The wound came while working around a large cow. But while he jokingly refers to himself as the sucker who took the job, Raulerson has been around large livestock all of his life. He grew up on 65,000 acres in Florida, was a professional bull rider and continues to work with cattle and horses. He’s also a board member of the Maryland High School Rodeo Association.
That experience is key when it comes to seeing how to handle the animals in the ring.
“You see their body language when they come walking in,” he said. “Some are more relaxed. If they come running in and tearing up things, you know they’re going to be a handful. This is the first time that they’ve been taken out from the farm. They’re afraid, and you’ve got to just be relaxed around them and be calm.”

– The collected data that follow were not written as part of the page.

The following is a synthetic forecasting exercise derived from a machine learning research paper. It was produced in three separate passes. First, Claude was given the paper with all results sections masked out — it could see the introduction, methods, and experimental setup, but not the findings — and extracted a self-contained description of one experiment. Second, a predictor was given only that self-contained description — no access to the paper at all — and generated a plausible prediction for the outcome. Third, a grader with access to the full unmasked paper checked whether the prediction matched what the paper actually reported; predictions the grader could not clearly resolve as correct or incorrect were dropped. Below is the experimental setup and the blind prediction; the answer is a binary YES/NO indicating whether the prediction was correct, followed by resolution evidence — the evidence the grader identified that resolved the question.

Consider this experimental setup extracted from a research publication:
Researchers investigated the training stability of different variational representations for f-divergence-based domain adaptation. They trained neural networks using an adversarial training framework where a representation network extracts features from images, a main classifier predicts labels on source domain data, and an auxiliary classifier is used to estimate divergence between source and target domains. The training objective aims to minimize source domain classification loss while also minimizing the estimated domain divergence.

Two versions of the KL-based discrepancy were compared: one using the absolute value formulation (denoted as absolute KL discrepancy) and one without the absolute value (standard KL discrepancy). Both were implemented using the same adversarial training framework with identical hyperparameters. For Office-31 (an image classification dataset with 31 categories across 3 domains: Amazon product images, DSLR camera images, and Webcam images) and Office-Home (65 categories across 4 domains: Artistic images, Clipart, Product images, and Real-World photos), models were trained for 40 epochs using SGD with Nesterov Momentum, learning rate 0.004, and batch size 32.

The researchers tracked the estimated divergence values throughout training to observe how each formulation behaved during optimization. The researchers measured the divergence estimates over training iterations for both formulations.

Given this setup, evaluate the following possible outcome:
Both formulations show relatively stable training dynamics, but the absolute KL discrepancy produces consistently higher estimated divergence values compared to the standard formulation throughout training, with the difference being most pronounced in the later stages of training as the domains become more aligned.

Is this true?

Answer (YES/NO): NO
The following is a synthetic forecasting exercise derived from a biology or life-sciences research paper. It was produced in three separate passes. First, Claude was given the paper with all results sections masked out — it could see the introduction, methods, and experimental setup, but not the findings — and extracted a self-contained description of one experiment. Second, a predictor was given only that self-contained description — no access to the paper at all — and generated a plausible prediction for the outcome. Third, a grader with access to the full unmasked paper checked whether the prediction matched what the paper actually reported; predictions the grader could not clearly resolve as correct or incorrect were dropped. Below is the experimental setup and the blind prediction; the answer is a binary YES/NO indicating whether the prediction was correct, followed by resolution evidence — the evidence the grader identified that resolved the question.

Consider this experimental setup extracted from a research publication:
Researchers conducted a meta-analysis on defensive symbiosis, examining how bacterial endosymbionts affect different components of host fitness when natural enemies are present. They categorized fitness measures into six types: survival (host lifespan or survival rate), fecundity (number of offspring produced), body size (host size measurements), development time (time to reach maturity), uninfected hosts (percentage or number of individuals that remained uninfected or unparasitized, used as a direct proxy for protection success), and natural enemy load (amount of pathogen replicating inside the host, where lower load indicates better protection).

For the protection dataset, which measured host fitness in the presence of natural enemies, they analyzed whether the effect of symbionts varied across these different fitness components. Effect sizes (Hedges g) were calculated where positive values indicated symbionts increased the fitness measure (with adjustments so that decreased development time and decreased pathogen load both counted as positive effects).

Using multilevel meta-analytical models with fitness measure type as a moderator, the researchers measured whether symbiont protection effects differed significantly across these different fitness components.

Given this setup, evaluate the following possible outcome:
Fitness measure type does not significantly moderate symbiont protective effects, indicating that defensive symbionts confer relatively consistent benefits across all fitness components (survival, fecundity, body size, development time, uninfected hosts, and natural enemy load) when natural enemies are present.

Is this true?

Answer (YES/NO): NO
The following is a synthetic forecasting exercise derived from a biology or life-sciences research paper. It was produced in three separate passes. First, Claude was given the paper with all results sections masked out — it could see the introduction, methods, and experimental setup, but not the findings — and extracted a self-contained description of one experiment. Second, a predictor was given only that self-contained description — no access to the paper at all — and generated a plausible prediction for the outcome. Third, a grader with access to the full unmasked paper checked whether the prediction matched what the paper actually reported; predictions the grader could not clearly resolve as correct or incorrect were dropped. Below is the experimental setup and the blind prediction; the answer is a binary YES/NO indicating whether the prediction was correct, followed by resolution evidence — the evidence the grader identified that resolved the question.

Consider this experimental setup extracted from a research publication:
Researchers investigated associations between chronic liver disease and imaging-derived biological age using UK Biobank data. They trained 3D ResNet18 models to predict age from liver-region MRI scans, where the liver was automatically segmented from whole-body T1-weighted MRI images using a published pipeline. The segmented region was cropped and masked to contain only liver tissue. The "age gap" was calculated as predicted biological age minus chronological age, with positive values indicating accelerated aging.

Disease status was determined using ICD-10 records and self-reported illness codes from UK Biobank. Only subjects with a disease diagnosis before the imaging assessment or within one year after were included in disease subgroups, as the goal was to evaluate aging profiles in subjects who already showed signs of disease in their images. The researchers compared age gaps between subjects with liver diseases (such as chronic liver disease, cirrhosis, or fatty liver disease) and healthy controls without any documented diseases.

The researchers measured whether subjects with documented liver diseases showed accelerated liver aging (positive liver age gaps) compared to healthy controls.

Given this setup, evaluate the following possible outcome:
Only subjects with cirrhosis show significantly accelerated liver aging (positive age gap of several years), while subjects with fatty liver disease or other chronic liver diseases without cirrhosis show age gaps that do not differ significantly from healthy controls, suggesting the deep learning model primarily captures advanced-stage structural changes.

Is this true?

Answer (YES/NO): NO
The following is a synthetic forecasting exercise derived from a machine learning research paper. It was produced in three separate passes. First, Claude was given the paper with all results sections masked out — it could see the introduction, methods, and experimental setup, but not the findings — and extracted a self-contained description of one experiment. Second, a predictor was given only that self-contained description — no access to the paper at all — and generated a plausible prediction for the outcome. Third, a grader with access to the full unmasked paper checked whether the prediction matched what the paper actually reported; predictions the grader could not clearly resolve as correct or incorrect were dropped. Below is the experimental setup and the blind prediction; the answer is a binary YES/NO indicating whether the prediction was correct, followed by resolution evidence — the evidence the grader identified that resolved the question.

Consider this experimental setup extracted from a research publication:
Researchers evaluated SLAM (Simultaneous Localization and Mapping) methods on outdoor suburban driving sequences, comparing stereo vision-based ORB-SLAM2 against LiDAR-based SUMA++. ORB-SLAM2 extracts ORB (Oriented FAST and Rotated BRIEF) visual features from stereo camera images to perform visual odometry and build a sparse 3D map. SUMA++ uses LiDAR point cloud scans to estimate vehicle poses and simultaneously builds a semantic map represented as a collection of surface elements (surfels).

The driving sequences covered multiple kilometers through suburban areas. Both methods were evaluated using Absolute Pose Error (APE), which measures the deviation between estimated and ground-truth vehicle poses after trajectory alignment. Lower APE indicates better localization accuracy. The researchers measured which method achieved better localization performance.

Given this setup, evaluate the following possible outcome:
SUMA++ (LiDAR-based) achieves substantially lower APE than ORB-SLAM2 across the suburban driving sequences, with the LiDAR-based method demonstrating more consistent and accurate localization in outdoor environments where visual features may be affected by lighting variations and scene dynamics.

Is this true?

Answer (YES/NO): NO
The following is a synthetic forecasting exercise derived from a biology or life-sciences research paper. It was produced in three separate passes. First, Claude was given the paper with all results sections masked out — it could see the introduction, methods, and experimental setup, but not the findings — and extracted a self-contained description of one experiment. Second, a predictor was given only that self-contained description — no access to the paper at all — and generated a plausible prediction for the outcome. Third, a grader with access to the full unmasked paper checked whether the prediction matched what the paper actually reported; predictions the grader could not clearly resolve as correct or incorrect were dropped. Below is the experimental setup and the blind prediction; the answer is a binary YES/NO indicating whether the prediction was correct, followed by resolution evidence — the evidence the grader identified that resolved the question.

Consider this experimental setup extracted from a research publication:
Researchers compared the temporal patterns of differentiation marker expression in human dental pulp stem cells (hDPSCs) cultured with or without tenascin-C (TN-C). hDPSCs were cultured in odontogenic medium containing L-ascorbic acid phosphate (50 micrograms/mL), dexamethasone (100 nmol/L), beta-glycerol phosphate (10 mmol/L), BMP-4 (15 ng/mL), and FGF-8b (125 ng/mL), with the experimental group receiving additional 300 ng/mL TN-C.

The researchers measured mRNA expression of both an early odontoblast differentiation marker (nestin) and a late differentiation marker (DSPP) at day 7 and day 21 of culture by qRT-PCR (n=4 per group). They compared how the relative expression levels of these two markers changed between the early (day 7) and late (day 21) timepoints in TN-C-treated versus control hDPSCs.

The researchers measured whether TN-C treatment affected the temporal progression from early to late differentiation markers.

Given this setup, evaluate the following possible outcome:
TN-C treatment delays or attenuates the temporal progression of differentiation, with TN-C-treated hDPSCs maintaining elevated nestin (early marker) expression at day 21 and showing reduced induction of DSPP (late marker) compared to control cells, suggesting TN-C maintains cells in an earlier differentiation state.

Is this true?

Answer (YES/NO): NO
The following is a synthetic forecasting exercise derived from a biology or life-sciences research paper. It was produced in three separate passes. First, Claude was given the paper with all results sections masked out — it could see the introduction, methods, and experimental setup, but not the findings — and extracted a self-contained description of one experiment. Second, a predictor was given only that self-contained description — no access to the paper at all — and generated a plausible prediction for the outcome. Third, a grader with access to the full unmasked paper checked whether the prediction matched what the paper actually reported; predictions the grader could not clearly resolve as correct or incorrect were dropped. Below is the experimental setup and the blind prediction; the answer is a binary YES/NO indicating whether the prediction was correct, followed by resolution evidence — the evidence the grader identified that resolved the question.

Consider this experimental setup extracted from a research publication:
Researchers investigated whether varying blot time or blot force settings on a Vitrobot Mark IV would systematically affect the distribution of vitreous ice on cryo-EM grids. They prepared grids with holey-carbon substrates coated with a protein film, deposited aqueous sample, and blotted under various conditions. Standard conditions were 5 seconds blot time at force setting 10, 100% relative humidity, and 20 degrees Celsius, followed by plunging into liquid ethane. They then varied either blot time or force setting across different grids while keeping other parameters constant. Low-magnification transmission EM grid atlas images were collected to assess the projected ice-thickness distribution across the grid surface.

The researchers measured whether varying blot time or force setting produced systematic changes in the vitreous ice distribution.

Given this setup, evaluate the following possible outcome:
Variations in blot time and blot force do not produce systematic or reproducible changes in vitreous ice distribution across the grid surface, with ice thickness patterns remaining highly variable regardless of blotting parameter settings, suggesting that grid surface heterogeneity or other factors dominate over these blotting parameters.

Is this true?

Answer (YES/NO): YES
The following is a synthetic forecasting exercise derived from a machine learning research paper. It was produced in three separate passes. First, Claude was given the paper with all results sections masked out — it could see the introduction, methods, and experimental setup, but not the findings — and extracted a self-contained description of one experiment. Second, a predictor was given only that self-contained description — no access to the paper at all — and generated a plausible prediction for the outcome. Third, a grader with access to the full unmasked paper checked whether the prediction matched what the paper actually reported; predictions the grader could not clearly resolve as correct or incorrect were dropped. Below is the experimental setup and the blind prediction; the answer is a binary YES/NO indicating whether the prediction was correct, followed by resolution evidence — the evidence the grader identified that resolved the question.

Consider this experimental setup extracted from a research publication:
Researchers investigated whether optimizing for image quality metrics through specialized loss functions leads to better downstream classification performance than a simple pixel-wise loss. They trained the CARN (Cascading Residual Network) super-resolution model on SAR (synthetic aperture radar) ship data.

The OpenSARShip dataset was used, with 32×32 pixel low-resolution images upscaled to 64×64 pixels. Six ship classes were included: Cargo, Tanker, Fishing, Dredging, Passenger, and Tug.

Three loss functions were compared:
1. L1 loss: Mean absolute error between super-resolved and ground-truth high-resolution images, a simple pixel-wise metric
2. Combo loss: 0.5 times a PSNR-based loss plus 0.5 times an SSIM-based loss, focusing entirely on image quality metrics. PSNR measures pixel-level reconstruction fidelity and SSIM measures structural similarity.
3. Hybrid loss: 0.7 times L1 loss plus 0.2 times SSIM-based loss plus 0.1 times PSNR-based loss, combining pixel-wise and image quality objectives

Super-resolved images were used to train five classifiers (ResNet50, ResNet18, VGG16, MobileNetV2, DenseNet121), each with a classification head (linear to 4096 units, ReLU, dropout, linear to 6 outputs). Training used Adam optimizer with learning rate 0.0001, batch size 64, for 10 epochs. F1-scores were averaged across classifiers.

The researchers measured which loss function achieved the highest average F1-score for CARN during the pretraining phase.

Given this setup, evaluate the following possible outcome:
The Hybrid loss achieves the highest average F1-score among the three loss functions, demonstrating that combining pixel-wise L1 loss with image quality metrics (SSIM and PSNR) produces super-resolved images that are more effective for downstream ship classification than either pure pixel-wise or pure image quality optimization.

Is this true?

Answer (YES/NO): YES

Raulerson was able to lead the youngest of calves with just his fingers. Other livestock only required a bit of walking toward them to herd them toward the exit. He also is equipped with a thin rod called a sorting stick. “Basically you’re just touching,” he said. “Sometimes I lightly touch. Sometimes I have to do it harder.”
And sometimes he needs to use a wooden barrier area in front of the auctioneer to protect himself.
“You got to be smarter than the animal,” one bidder in attendance said on a Tuesday night.
“There’s going to be a problem, then,” responded another.
Raulerson went home fine, without any additional scars but with a couple of young goats he’d picked up at the auction.
“Nobody was going to buy them, and I’m a sucker for buying stuff that needs a little bit of help,” he said. “Once I nurse them back to health, then I’ll bring them back in and resell them.”